§ **SET PROBLEM 1**
Count the lines of the records below that contain the string "instances", and give only that number.

§ **TEXT SECTION**

= = = = = = =

In Eastern Samar, the Guiuan Development Foundation, Inc. (GDFI) is concentrating its efforts to implement a community-based management strategy for the area’s coastal ecosystem.  This ecosystem is characterized in a 1990 study undertaken by the Philippine Council for Aquatic and Marine Research and Development (PCAMRD) as exhibiting the following main features:

The bleak picture has been brought about by extensive habitat destruction and heavy fishing pressure.  The use of dynamite, sodium, and cyanide to increase fish catch, as well as the destruction of mangrove forests for fuel wood use, have largely contributed to this prevailing condition.  This has been exacerbated by the wanton use of small-mesh seine fishing, a widely practiced fishing method that catches even juvenile reef fish.  Aggravating the situation is the unsuitability of most of the area’s soil for commercial agricultural production forcing the population (especially for Guiuan and Salcedo towns) to concentrate on fishing as the primary source of livelihood.

= = = = = = =

§ **SET PROBLEM 2**
Reproduce the text above on coastal ecosystem management in Eastern Samar in full, word for word.

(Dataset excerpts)
= = = = = = =

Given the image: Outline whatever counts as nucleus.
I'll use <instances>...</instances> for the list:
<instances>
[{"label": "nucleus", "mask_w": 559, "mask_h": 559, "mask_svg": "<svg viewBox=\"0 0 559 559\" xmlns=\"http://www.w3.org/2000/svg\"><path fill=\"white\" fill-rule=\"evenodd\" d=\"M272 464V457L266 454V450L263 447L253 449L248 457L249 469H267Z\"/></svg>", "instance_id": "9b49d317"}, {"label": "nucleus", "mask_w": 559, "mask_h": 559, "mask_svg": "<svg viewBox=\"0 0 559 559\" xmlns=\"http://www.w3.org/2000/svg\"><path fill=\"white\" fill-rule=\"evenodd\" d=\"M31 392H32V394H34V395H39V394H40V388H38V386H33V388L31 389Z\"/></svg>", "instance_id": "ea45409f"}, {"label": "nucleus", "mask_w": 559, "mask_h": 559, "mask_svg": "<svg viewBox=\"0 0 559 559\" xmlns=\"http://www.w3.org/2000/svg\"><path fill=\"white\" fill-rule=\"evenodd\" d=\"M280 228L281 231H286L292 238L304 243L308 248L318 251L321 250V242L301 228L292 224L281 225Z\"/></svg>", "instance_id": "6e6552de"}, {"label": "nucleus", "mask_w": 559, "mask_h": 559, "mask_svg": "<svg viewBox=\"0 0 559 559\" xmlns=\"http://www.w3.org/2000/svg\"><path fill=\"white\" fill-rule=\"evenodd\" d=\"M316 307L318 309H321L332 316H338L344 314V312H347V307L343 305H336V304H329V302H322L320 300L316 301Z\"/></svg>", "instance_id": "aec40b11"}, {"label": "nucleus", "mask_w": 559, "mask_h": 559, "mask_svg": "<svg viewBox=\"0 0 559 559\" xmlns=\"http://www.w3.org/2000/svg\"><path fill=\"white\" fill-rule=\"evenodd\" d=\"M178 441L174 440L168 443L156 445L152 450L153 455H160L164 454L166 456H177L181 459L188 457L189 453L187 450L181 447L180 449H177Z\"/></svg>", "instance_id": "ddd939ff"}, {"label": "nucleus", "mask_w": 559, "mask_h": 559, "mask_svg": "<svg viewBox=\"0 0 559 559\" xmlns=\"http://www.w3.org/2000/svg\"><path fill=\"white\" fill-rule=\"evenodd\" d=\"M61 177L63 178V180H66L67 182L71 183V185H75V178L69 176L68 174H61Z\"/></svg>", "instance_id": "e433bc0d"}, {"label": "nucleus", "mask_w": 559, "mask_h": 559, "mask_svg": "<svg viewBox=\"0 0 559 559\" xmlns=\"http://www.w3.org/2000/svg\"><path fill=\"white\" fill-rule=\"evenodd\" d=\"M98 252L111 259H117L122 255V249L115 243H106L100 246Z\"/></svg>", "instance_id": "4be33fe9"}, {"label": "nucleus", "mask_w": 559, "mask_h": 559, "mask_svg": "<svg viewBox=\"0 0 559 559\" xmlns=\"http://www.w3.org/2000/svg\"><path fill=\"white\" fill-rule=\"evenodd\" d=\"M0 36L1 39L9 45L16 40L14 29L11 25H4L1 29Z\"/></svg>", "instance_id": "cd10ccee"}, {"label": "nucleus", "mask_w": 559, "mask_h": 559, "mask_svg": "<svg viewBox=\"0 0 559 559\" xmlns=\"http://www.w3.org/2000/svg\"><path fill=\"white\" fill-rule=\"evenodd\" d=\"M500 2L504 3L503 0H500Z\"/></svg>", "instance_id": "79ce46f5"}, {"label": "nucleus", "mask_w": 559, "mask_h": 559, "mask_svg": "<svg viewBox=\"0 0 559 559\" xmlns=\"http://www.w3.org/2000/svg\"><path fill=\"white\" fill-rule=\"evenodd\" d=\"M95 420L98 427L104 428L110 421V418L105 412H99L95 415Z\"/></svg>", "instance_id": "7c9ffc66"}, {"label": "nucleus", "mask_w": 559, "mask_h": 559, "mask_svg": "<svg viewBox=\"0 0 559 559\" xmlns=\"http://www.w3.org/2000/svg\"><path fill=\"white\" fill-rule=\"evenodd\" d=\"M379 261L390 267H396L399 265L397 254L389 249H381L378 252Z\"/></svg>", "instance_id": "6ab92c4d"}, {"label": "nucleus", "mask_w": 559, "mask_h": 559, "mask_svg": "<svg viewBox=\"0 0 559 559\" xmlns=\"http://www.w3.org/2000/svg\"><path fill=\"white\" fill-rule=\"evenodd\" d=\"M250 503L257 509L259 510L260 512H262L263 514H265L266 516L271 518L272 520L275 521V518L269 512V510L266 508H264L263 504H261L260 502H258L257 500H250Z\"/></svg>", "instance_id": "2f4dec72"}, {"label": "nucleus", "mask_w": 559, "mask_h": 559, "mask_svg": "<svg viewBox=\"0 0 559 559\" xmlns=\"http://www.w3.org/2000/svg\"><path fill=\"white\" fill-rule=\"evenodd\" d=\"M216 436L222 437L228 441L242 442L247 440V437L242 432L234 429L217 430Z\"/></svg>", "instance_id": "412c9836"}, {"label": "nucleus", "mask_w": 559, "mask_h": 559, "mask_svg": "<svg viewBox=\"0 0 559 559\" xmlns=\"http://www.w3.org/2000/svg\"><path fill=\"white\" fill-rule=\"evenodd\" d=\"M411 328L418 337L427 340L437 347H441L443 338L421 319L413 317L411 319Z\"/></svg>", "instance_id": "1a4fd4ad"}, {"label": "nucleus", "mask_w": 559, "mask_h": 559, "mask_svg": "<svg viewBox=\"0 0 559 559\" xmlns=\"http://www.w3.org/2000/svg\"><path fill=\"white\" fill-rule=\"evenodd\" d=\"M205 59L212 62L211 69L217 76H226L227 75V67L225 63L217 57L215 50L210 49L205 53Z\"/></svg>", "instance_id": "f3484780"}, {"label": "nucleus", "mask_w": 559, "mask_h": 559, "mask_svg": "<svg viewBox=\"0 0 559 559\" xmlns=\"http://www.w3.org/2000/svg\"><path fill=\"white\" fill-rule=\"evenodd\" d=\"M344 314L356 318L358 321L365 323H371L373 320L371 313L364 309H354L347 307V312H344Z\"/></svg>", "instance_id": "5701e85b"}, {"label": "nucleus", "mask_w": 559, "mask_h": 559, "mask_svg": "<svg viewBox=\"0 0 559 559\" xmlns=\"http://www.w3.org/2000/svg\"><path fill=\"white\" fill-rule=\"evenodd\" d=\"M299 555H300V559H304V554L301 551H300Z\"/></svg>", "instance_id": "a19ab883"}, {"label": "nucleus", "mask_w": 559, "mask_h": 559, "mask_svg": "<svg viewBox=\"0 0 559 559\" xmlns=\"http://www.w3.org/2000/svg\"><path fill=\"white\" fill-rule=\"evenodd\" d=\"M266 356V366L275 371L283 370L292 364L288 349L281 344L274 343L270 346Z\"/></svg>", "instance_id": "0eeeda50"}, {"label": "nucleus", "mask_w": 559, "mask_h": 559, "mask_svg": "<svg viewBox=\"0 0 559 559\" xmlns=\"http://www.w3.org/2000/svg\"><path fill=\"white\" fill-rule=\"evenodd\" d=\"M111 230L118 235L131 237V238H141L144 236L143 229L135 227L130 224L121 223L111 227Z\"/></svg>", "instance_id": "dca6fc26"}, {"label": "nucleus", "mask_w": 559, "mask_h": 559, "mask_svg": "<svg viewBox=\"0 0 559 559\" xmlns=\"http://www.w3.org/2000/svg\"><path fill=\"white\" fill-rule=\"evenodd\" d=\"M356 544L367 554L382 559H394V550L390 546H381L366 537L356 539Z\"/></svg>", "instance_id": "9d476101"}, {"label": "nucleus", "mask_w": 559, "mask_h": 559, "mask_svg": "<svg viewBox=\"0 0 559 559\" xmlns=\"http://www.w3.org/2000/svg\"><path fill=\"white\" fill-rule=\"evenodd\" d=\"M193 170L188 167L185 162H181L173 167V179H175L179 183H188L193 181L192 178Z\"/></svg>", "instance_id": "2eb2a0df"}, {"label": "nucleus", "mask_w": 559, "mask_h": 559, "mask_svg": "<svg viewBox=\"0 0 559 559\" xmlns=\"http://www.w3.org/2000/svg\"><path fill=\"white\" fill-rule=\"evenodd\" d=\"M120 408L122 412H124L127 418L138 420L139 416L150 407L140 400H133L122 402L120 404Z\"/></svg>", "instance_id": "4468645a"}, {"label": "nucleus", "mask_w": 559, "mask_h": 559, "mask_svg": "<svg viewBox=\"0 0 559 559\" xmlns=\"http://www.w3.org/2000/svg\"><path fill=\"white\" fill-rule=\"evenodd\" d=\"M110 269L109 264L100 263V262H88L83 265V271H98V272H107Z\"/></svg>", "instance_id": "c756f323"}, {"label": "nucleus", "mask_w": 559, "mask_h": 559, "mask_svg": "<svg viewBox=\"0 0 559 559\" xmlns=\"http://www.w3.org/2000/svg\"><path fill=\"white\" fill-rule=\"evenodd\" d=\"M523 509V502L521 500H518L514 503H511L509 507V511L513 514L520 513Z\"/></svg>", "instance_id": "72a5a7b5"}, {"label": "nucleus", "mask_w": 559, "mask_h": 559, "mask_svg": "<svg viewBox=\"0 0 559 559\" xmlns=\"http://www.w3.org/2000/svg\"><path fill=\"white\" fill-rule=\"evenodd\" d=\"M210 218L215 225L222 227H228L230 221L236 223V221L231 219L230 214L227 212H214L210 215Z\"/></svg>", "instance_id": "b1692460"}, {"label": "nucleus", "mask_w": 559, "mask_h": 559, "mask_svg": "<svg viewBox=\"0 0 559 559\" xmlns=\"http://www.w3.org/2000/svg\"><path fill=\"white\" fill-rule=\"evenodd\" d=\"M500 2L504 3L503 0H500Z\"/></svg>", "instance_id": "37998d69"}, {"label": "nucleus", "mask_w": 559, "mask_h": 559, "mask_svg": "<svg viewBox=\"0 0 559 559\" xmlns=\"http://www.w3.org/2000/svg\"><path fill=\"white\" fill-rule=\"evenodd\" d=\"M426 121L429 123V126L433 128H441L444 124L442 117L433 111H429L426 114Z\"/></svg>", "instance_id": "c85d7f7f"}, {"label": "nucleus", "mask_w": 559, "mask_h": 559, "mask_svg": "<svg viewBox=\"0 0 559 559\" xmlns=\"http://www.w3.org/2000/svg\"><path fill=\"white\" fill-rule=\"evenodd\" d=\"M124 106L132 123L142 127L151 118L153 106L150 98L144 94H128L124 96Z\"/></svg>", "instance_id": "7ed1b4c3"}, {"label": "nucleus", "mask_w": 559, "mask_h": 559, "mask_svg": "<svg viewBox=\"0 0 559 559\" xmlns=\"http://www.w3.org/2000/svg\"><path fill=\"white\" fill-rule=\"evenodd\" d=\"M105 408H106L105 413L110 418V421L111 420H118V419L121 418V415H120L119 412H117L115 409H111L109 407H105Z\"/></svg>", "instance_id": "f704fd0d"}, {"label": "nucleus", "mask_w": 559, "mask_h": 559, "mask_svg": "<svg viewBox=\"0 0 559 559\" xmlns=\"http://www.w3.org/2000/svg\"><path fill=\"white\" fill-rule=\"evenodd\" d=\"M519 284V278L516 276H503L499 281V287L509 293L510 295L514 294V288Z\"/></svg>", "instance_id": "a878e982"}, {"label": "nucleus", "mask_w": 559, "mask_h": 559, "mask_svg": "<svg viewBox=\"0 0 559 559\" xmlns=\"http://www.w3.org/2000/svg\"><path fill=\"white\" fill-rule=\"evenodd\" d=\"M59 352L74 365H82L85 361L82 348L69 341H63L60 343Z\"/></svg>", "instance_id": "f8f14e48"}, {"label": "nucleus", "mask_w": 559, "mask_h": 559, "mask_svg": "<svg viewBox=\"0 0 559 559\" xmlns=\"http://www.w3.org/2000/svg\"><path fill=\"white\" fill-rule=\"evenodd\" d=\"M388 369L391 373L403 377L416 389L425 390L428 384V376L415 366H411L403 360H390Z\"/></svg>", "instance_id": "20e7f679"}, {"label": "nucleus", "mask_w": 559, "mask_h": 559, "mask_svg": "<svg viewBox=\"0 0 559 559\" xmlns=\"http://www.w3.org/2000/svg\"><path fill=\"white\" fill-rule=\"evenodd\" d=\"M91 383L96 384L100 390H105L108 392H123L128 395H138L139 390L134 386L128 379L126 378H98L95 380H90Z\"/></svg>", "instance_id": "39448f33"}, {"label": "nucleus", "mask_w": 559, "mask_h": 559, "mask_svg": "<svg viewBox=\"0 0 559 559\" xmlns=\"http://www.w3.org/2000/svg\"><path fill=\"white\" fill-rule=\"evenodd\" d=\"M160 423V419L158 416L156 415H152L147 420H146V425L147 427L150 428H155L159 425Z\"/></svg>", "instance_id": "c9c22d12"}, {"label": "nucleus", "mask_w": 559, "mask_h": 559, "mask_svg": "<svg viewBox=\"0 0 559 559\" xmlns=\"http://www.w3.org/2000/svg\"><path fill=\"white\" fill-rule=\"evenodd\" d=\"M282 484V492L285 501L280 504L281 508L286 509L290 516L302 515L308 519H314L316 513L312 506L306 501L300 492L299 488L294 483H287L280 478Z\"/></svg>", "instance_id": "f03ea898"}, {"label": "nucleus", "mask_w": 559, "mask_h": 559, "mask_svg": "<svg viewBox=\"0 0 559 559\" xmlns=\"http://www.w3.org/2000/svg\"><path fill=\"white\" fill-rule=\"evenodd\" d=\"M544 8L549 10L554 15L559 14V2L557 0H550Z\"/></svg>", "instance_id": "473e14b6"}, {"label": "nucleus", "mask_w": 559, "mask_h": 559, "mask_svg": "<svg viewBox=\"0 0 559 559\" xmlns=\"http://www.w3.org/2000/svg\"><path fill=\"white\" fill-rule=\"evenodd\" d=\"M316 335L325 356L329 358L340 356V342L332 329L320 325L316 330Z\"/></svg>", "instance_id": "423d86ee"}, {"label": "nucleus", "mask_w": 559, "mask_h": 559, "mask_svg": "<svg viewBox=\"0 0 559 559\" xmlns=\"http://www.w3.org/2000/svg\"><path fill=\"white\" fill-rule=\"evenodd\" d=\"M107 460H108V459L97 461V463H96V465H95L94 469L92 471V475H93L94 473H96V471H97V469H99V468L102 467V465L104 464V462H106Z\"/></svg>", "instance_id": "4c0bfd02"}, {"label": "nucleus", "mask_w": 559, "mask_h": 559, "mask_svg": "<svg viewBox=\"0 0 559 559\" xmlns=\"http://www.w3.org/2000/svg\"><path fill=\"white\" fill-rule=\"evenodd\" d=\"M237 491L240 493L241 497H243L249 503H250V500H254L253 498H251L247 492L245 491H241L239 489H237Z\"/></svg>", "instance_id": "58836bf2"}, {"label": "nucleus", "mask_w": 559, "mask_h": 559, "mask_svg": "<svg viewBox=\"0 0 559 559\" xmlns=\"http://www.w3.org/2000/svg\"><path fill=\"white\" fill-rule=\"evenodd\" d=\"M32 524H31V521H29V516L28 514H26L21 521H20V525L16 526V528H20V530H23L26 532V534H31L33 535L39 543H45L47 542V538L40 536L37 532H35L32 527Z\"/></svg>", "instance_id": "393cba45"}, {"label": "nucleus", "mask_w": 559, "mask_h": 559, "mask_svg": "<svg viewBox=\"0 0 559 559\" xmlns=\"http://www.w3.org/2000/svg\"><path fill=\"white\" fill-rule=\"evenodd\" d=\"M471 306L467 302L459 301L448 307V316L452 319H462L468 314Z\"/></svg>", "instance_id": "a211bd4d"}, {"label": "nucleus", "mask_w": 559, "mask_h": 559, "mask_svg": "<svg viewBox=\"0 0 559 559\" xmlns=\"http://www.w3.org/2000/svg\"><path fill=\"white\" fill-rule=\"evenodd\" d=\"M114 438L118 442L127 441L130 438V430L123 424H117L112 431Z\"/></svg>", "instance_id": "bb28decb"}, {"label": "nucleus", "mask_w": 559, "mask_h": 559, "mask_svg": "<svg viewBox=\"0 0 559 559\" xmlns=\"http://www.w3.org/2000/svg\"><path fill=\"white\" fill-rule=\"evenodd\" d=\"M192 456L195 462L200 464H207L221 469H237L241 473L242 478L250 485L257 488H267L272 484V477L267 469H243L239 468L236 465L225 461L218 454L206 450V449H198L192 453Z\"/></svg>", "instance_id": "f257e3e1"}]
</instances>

= = = = = = =

§ **COMPLETE RESPONSE 1**
3

§ **COMPLETE RESPONSE 2**
In Eastern Samar, the Guiuan Development Foundation, Inc. (GDFI) is concentrating its efforts to implement a community-based management strategy for the area’s coastal ecosystem.  This ecosystem is characterized in a 1990 study undertaken by the Philippine Council for Aquatic and Marine Research and Development (PCAMRD) as exhibiting the following main features:

The bleak picture has been brought about by extensive habitat destruction and heavy fishing pressure.  The use of dynamite, sodium, and cyanide to increase fish catch, as well as the destruction of mangrove forests for fuel wood use, have largely contributed to this prevailing condition.  This has been exacerbated by the wanton use of small-mesh seine fishing, a widely practiced fishing method that catches even juvenile reef fish.  Aggravating the situation is the unsuitability of most of the area’s soil for commercial agricultural production forcing the population (especially for Guiuan and Salcedo towns) to concentrate on fishing as the primary source of livelihood.